## Required actions
• 1. Answer these about the Airport review:
(a) How much of the movie goes by before anyone boards the plane?
(b) What does the man who loves his wife keep the dynamite in?
(c) At which airport did the writer see security guards with automatic weapons?
• 2. Quote the Airport review from "The best thing" to "of the plane).".

----- Passage for review -----

Airport

This was one *dynamite* airplane ride!
Starring: Burt Lancaster, Maureen Stapleton, George Kennedy, Van Heflin, Jacqueline Bisset

We now know why this movie was called “Airport” instead of “Airplane.” It takes 2/3 of the movie before anyone even boards the plane! The first 2/3 of the movie are devoted to building up a bunch of confusing subplots, most of them involving marital strife. Yes, the main point of the movie is this: don’t get married, especially if you work in an airport.

The pilot of the plane that takes so long to get airborne knocks up his mistress, a stewardess (Jacqueline Bisset). Jacqueline Bisset is really truly English, so why does her English accent sound so annoyingly fake? He gets to learn in a touching way what it means to be pro-life. Another guy has an annoying nagging wench of a wife. He gets to finally tell her off so he can finally be free to hit on his secretary with the anti-gravitational wig. The final guy actually loves his wife, but the only way he can prove it to her is to take out a life insurance policy and then attempt to blow up the airplane he’s on with some dynamite he keeps stuffed in a briefcase.

Meanwhile, there are some more subplots involving an old lady who likes to stow away on planes and… um… I think there’s other stuff going on as well: a snowstorm, some problems between management and workers– the usual. However, it all gets so confusing that it doesn’t really matter.

The best thing about this movie is to see how lax the airport security was back then– I mean, could you ever imagine getting on a plane these days with a briefcase full of dynamite? Much less, would the stewardesses let you get away with not stowing your carry-on luggage in the overhead compartment during take-off? No! These friendly Trans-Global Airlines (do they go to other planets?) flight attendants let the suspicious guy clutch the explosive briefcase to his chest the entire duration of the flight (until he sets it off in the bathroom and blows a small hole in the side of the plane).

Moreover, the last time I flew on an airplane, I remember seeing security guards casually strolling around Heathrow Airport– with automatic weapons! I don’t think an old lady could get away with sneaking on board a plane and getting a free ride to Rome posing as a passenger! But anyway, this movie is a little boring in the beginning, but once the plane takes off, it’s a rollicking good cheesefest.

----- Supplied information -----

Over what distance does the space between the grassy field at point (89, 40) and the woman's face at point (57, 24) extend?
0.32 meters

-----

## Answers by task
• 1.
(a) 2/3 of the movie.
(b) A briefcase.
(c) Heathrow Airport.

• 2.
The best thing about this movie is to see how lax the airport security was back then– I mean, could you ever imagine getting on a plane these days with a briefcase full of dynamite? Much less, would the stewardesses let you get away with not stowing your carry-on luggage in the overhead compartment during take-off? No! These friendly Trans-Global Airlines (do they go to other planets?) flight attendants let the suspicious guy clutch the explosive briefcase to his chest the entire duration of the flight (until he sets it off in the bathroom and blows a small hole in the side of the plane).